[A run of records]
______________________________
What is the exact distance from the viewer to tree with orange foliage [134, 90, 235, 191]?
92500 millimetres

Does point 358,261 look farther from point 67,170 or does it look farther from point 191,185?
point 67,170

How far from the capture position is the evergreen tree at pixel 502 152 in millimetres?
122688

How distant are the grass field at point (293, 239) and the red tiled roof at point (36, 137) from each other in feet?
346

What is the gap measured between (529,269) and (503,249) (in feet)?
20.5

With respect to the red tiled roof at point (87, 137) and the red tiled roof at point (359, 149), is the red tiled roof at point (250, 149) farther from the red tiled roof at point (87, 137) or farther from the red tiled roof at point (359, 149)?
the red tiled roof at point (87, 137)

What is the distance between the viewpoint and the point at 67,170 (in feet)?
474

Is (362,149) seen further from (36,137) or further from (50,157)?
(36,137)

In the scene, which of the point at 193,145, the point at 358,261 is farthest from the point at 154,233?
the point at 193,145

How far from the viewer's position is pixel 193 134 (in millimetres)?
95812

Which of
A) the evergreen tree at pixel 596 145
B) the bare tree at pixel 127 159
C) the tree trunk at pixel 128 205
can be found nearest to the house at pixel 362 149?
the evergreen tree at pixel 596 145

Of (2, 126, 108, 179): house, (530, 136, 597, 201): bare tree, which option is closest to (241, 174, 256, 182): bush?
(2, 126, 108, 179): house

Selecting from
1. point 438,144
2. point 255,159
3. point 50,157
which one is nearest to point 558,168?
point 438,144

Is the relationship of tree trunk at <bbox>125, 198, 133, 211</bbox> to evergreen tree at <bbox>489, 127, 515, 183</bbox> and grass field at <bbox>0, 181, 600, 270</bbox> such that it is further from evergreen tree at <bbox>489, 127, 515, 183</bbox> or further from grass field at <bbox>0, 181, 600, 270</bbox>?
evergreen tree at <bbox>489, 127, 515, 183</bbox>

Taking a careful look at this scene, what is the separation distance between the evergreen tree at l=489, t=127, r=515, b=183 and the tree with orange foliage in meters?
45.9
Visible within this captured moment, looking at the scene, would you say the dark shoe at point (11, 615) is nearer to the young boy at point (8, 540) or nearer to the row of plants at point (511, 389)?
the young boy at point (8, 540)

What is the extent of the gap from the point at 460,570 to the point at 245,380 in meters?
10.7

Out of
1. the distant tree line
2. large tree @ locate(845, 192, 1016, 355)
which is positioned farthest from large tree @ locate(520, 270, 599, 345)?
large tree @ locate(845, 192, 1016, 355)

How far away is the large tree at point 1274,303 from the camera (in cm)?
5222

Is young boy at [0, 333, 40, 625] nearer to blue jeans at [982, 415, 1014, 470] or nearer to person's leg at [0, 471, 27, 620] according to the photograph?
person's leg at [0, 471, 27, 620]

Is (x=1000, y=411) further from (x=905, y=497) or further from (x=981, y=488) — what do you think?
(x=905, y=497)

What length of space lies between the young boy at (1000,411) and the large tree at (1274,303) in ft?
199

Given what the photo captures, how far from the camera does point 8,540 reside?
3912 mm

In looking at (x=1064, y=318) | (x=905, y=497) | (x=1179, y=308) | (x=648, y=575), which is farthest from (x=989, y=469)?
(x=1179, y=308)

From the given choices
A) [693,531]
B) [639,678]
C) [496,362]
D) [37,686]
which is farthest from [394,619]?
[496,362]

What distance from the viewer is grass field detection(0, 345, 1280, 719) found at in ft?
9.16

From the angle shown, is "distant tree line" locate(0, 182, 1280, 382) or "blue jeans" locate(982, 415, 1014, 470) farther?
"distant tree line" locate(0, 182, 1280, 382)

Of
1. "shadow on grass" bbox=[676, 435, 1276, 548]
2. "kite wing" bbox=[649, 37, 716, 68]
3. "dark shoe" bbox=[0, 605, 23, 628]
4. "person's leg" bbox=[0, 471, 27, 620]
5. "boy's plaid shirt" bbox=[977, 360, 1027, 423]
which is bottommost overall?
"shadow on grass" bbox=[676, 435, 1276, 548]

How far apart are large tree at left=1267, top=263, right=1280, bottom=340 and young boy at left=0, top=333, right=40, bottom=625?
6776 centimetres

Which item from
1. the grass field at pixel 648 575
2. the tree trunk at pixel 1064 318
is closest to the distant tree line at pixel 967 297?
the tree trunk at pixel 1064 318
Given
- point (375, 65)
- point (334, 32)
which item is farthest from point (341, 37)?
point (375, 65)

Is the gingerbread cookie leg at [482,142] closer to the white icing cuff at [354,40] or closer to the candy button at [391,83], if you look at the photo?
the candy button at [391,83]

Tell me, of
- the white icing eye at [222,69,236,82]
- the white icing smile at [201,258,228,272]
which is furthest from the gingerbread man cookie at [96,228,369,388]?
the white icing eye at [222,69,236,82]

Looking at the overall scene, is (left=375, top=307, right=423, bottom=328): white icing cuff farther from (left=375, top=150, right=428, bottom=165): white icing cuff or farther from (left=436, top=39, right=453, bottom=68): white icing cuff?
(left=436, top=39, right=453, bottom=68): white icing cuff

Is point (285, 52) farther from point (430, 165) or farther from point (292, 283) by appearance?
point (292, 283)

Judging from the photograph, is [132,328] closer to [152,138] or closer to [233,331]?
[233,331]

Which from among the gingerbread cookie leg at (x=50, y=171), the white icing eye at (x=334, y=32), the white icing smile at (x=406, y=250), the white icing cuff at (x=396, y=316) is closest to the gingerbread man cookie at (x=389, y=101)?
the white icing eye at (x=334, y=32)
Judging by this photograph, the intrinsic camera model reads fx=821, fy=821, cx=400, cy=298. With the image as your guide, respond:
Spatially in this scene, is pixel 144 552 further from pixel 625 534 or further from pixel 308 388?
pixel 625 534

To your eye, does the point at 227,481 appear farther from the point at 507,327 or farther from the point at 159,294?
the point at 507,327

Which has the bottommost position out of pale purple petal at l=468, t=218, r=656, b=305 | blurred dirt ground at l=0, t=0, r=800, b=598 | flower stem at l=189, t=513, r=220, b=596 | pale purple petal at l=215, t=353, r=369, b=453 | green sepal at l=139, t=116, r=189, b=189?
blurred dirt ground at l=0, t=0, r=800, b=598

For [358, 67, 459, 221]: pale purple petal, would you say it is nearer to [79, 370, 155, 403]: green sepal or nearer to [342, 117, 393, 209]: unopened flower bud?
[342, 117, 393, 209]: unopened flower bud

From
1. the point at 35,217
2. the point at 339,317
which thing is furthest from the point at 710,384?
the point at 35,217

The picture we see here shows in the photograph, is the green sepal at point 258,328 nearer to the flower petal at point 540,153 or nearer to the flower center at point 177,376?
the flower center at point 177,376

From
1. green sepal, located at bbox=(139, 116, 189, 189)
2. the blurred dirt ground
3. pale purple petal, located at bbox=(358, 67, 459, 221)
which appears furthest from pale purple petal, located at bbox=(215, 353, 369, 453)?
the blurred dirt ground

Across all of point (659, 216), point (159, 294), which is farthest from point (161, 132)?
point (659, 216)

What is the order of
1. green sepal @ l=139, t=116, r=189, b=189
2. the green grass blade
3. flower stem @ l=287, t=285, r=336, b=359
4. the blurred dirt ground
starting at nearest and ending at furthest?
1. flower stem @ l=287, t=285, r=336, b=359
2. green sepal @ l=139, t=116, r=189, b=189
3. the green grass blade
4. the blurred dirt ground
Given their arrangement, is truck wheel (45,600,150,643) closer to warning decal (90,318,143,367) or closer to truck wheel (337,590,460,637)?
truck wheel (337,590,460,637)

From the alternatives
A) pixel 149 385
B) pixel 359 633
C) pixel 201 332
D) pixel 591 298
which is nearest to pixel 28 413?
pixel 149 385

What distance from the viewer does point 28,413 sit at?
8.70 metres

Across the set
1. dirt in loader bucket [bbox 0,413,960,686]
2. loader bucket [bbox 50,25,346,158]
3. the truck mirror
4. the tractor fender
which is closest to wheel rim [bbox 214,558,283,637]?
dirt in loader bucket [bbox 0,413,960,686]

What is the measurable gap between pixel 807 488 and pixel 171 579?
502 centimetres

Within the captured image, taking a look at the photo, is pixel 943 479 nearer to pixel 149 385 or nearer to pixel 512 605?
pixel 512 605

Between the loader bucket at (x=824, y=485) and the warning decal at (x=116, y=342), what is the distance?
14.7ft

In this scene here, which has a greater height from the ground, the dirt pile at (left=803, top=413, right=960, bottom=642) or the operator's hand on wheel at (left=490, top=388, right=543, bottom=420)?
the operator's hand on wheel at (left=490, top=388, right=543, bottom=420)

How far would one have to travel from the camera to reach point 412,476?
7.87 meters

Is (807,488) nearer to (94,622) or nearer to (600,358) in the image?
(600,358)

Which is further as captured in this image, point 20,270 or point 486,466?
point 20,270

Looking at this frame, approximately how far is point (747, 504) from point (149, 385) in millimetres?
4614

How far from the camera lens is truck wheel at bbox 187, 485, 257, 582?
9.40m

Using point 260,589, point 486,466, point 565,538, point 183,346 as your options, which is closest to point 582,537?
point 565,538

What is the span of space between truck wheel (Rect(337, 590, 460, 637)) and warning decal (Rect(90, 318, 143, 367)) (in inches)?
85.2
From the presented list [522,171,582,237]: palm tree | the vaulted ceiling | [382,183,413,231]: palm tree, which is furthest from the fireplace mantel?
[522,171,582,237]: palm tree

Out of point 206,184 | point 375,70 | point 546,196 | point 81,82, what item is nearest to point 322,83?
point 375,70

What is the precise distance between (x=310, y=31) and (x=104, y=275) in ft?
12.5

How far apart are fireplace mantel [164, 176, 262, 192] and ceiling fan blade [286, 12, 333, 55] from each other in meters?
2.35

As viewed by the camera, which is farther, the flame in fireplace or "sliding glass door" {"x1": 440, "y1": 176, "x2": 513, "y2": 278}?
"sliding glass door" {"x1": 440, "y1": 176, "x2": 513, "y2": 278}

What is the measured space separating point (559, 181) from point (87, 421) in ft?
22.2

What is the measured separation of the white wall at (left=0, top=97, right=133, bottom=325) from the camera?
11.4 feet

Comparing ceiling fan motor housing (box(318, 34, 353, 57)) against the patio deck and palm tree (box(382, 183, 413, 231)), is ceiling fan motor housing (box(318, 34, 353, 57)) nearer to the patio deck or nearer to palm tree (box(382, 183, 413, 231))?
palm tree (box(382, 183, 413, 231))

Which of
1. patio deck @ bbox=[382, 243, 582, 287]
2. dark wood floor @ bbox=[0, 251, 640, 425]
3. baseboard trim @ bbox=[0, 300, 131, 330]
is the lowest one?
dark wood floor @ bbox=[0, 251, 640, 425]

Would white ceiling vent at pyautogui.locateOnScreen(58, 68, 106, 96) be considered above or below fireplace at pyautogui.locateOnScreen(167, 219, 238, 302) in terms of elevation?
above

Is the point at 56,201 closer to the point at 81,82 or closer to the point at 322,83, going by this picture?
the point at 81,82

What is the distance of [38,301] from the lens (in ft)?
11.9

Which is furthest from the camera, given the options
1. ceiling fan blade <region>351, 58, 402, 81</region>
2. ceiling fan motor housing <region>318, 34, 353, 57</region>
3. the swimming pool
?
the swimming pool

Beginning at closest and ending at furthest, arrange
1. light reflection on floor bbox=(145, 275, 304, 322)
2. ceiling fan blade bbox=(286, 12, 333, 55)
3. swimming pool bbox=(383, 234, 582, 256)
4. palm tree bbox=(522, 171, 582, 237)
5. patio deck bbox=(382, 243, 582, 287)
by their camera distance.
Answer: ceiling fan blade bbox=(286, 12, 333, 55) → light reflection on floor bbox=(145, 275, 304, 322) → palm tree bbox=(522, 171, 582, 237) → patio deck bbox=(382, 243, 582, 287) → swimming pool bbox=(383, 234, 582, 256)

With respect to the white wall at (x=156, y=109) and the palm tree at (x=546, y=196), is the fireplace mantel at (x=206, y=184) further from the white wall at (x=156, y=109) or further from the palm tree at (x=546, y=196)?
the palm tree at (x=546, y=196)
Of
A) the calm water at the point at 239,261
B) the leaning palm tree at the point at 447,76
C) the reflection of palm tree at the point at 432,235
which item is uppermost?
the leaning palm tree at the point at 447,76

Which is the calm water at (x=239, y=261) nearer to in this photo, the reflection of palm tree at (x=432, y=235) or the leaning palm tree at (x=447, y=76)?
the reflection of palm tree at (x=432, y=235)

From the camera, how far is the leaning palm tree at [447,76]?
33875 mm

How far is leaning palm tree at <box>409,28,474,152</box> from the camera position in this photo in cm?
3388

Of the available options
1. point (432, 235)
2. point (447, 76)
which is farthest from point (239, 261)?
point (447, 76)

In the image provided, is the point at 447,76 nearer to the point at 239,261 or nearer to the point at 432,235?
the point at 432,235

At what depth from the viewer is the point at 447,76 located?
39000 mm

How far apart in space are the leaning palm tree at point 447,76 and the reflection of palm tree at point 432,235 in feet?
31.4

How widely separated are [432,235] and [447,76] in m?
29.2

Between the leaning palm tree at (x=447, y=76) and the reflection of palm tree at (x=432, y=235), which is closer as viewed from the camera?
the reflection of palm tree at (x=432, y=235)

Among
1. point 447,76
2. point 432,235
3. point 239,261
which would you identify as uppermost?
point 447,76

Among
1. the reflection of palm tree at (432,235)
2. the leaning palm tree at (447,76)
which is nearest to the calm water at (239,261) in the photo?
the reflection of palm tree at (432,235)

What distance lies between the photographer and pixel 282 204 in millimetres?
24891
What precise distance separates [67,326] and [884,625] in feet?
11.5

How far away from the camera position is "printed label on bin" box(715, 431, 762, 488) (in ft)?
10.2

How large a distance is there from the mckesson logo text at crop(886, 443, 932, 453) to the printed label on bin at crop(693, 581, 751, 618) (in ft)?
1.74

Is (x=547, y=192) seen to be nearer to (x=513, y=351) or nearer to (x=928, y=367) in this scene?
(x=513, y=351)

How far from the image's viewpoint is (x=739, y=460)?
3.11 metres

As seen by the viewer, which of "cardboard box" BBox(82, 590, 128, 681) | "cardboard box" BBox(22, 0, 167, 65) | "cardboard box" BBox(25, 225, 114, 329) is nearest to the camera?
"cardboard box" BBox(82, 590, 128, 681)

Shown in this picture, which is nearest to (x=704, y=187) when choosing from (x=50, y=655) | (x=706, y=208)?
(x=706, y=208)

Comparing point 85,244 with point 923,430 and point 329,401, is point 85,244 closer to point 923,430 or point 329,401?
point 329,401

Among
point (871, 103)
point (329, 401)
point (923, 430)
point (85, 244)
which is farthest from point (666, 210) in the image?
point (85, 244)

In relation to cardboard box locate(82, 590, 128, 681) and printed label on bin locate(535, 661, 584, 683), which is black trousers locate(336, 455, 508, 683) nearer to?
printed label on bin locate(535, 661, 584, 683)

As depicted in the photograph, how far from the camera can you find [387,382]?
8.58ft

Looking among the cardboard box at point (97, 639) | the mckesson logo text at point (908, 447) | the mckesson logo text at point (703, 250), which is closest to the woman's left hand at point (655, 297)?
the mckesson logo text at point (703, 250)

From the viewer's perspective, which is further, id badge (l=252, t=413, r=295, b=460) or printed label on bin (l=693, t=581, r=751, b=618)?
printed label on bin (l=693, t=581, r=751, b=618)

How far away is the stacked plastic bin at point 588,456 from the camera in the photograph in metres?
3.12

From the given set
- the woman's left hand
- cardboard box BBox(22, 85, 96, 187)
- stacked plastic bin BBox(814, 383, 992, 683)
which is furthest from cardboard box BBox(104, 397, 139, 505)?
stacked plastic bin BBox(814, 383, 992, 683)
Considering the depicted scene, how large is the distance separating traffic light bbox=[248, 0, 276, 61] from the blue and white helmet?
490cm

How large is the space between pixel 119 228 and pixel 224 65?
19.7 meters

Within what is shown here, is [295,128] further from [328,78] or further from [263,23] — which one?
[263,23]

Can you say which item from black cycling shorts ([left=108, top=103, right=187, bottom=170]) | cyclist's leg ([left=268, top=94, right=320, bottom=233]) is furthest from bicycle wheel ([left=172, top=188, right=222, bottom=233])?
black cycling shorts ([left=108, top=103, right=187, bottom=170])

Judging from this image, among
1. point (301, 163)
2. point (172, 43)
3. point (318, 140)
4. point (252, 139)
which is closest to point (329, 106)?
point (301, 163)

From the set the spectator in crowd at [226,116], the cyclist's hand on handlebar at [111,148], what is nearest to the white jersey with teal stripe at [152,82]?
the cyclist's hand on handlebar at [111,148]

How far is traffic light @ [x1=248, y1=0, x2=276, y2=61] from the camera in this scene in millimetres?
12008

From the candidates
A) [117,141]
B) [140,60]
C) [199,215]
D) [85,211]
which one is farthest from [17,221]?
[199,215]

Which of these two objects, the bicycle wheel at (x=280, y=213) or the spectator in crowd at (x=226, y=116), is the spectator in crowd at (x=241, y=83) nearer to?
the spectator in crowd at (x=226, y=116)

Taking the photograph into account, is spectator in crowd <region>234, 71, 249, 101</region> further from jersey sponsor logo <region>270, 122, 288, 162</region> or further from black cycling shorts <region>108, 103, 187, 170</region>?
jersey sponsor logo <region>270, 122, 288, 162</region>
______________________________
#### [What is expected]
Reproduce, unchanged, the part of the rows above that opens with the line containing "From the angle" and closes with the line containing "6776 centimetres".

#### [Exercise response]
From the angle shown, is "distant tree line" locate(0, 182, 1280, 382) or "blue jeans" locate(982, 415, 1014, 470) farther?
"distant tree line" locate(0, 182, 1280, 382)

Of
1. "shadow on grass" bbox=[676, 435, 1276, 548]
2. "kite wing" bbox=[649, 37, 716, 68]
3. "dark shoe" bbox=[0, 605, 23, 628]
4. "person's leg" bbox=[0, 471, 27, 620]
5. "boy's plaid shirt" bbox=[977, 360, 1027, 423]
which is bottommost overall?
"shadow on grass" bbox=[676, 435, 1276, 548]

How far apart are large tree at left=1267, top=263, right=1280, bottom=340 and young boy at left=0, top=333, right=40, bottom=625?
6776 centimetres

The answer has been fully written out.